Overheard: "his girlfriend fucks him with the lights off. It's not serious."
lmfao. well really. it's not love if you cringe at the site of his anus.
I hate myself for knowing the words to party in the USA.
You dont remember anything at all? So you dont remember the shop down my road with the 'TO LET' sign over it? You were adamant that the 'I' had fallen off and that it used to say TOILET...so you took a shit right there in the doorway.
Fat lady wearing Shape Up's. I would feel bad making crude comments, but she has to know it's coming.
You sucked the drug dealers dick for a 20 of coke...?
Nooo, I payed for that. I sucked his dick because I had an urge.
the tile , carpet , walls , cabinets , even the ceiling ... there is Jello everywhere
it was your idea to have indoor Jello wrestling man
I've also hijacked your can opener. Sadly not for the same sexual reason as the muddler.
Children cease to be precious when they crap their shorts in the pool I exercise at.
idk the fact that her roommate had a sign that said "enter without knock, exit without cock" makes me really NOT want to go steal her pot.

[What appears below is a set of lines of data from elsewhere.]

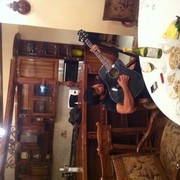 ���������� �������, ���� ������� 998917775353, 37 ���, ������������ ��� ������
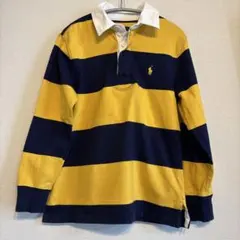 Polo Ralph Lauren ポロシャツ Sサイズ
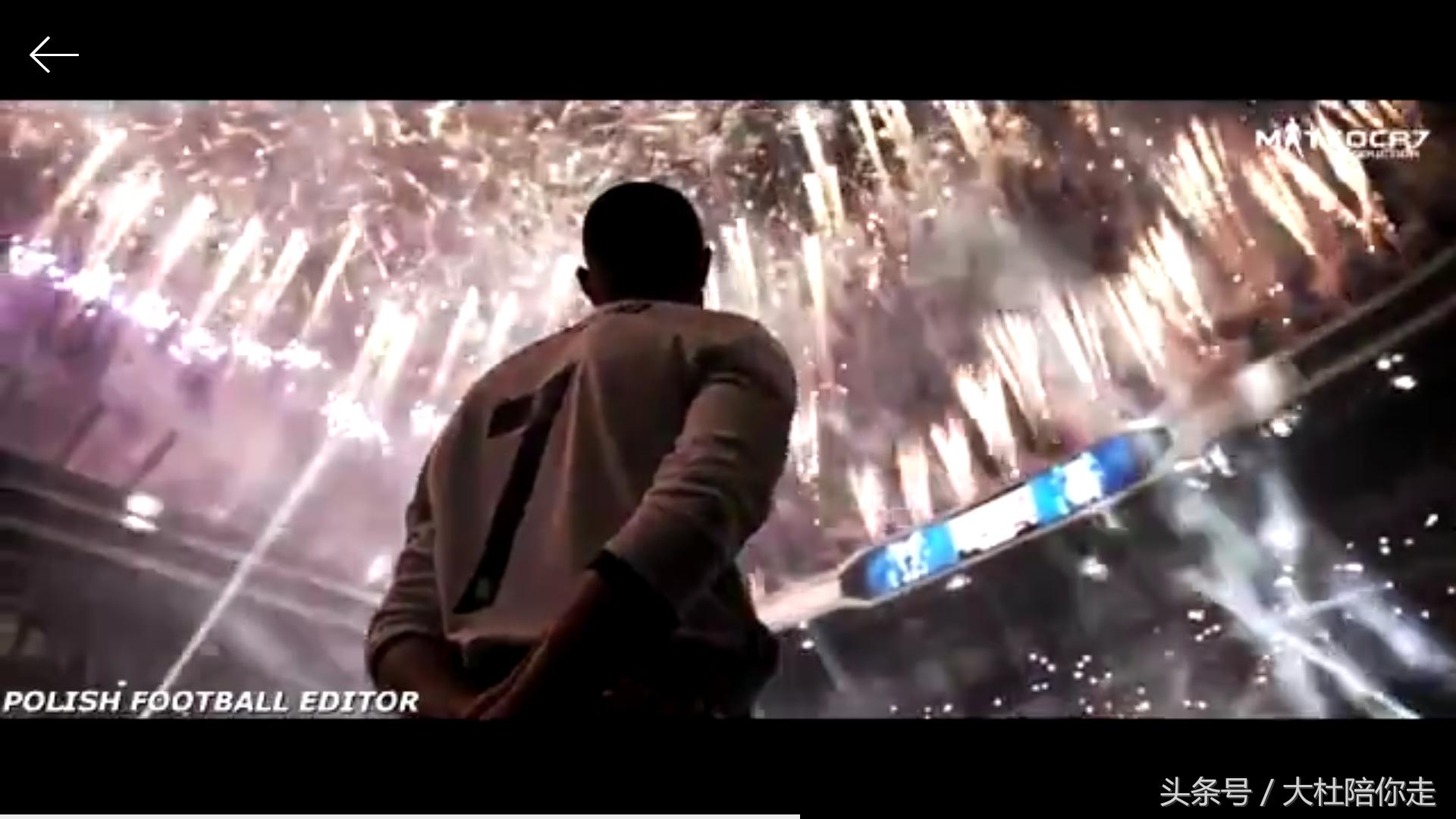 2018年c罗不离开皇马会拿金球奖吗,2023金球奖颁奖嘉宾c罗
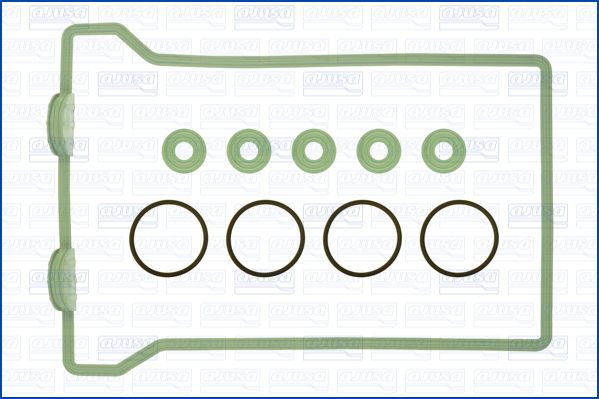 Kleppendekselpakking Ajusa 56061300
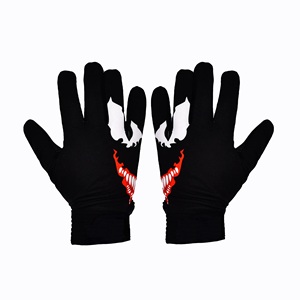 ออกแบบถุงมือ Gaa ของคุณเอง ถุงมือภาษาเกลิค ไอร์แลนด์ ถุงมือ GAA เสากุ้งของเรา - Product Image 3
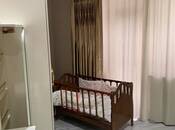 Продаётся 4-комн. новостройка 135 м², photo 6 from 8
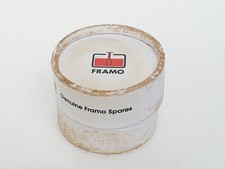 FRAMO A20888 CARGO SEAL SET #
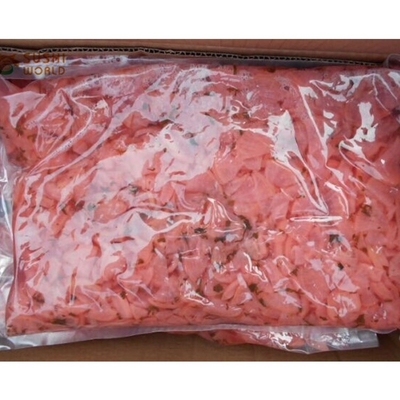 通常保存タイプ 伝統的な味 日本菜 漬け 粉砕 稲葉 食品に棒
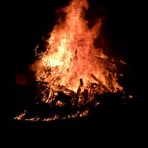 Profile Picture of Jeremiah Clevenger (@jeremiah.clevenger.75) on Facebook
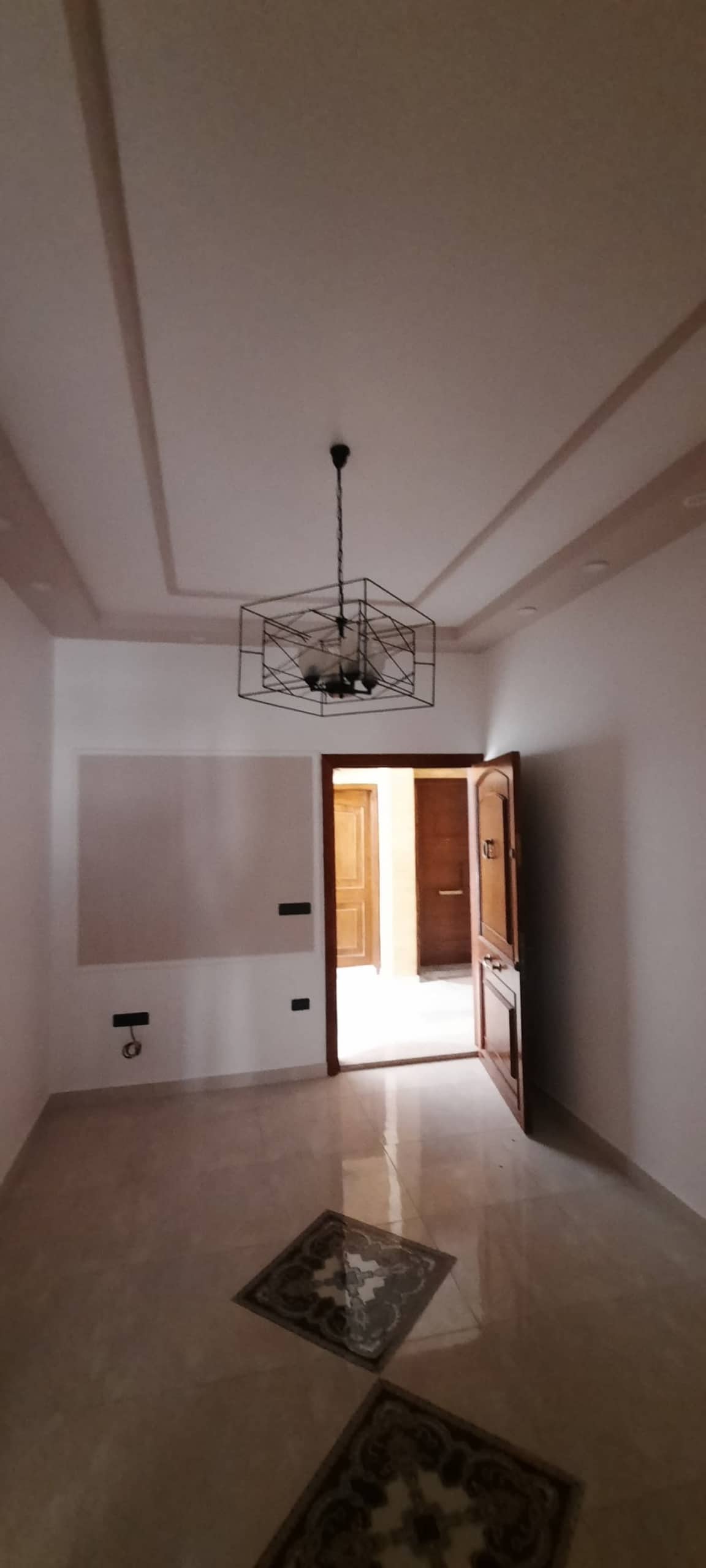 شقة للبيع -قدسيا الخياطين - 5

How do you forget making out with a coworker in the dressing room at Sears on more than one occasion?
...object impermanence?
Knowing that porn stars want to fall in love is the weirdest thing I've found to be beautiful recently. I'm so lonely.
A 'Bear Fight' is a car bomb followed by a Jaeger bomb. Fuckface and I do those on slow days. Tonight, we did a 'Polar Bear on Fire'. Fireball, a bear fight in the middle, and end with rumple minze.
I made friends at the beach bars tonight. Several were worried for my well being.
Dude, the T Swift concert might not be so bad after all. Can you say milfs living vicariously through their teenage daughters? Score.
Dude. Don't do acid and go to Disney on ice. Hear my warnings. That snow monster will fuck your shit up.
Did we go to Florida? My missing thong and DL just arrived in the mail. Return address was Tampa.